Source extract →
*** Begin section ***
7. The first respondent did not prefer an appeal against the said order. He directly challenged the same in the Bombay High Court by way of a Writ Petition. He reiterated his contention viz., since the second respondent has failed to pay and receive the documents regarding the said four consignments, he himself continues to be the owner thereof; if so, the said goods cannot be confiscated or proceeded against in any manner for any act or default of the second respondent. He claimed to be entitled to re-export the same to Hong Kong. The case of the Collector of Customs and the Union of India was that the second respondent must be deemed to be the owner of the said four consignments by virtue of the definition of ‘importer’ in Section 2(26) of the Customs Act read with Clause 5(3) (ii) of the Imports (Control) Order 1955. Reliance was also placed upon para 26(iv) of the Import and Export Policy issued for the year 1985-86. It was accordingly submitted that the said goods are liable to be confiscated for the acts and defaults of the second respondent. It was also submitted that by virtue of the non-compliance with the condition (relating to export of garments manufactured out of the imported raw silk yarn) the second respondent has rendered all the goods covered by the import licence liable to confiscation.
*** End section ***
The data →
*** Begin section ***
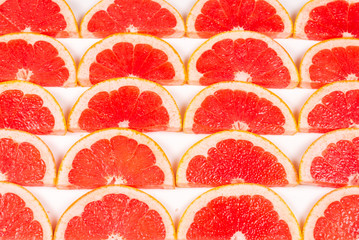 Obraz na płótnie Canvas Grapefruit red juicy slices background. top view.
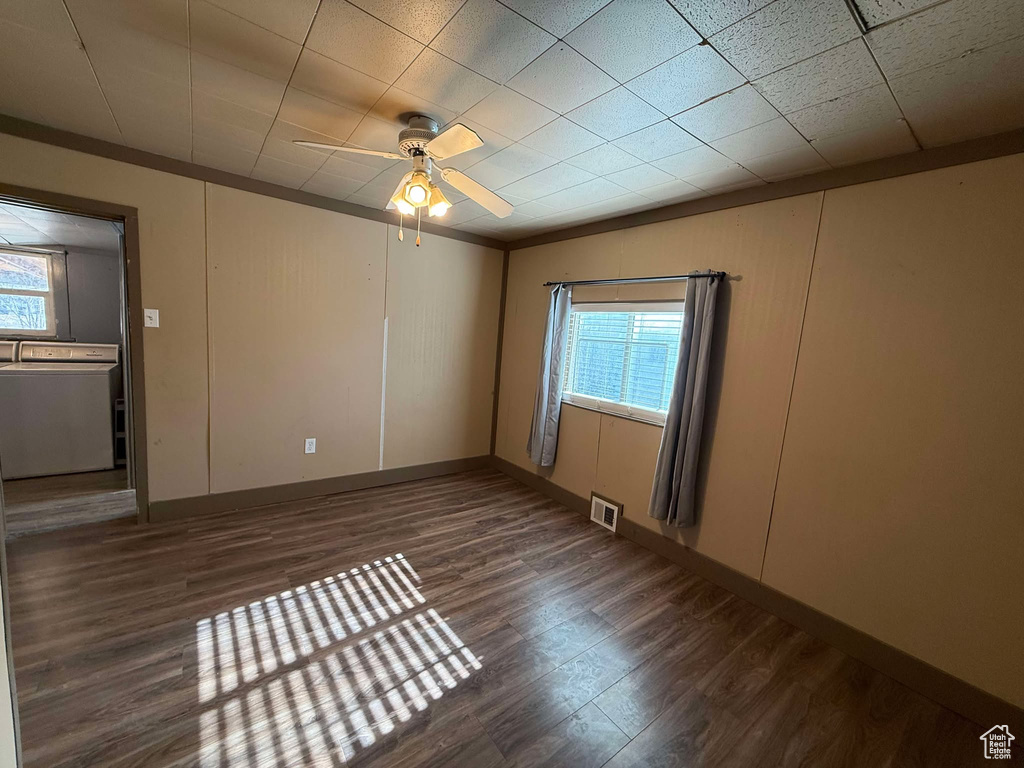 Spare room featuring ceiling fan, ornamental molding, washer / clothes dryer, and dark hardwood / wood-style flooring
*** End section ***
Tasks to perform →
- a) According to the customs case excerpt, in which court did the first respondent file his Writ Petition?
- b) Extend the customs case excerpt from the point at which it ends.
The data was drawn from a separate source.

Your responses →
- a) The Bombay High Court.

- b)
8. The learned Single Judge allowed the Writ Petition on the following findings: On the date the goods were imported, they were covered by a valid import licence. The subsequent cancellation thereof is of no consequence inasmuch as Section 111(d) of the Customs Act provides for confiscation of the imported goods only where they are imported contrary to law. Even if the second respondent was guilty of any misuse or on non-compliance with any of the conditions of licence, it only furnished a ground for cancellation/suspension of licence; so long as the licence was not suspended or cancelled, it was valid and effective. The importing of the goods was thus under a valid licence and was not contrary to law. Since the second respondent has failed to pay and receive the documents of title, the title to the goods did not pass to her. The provision in Clause 5(3) (ii) of the Imports (Control) Order is of limited effect. Where the clearance of goods through customs is not even attempted but abandoned, such importer cannot be treated as the owner. The definition of ‘importer’ in Section 2(26) of the Customs Act also does not avail the authorities. Since the first respondent continued to be the owner of the goods, he is entitled to re-export the same.
9. The Letters Patent Appeal preferred by the Collector of Customs and the Union of India was dismissed by the Division Bench affirming the reasoning of the Learned Single Judge in its entirety.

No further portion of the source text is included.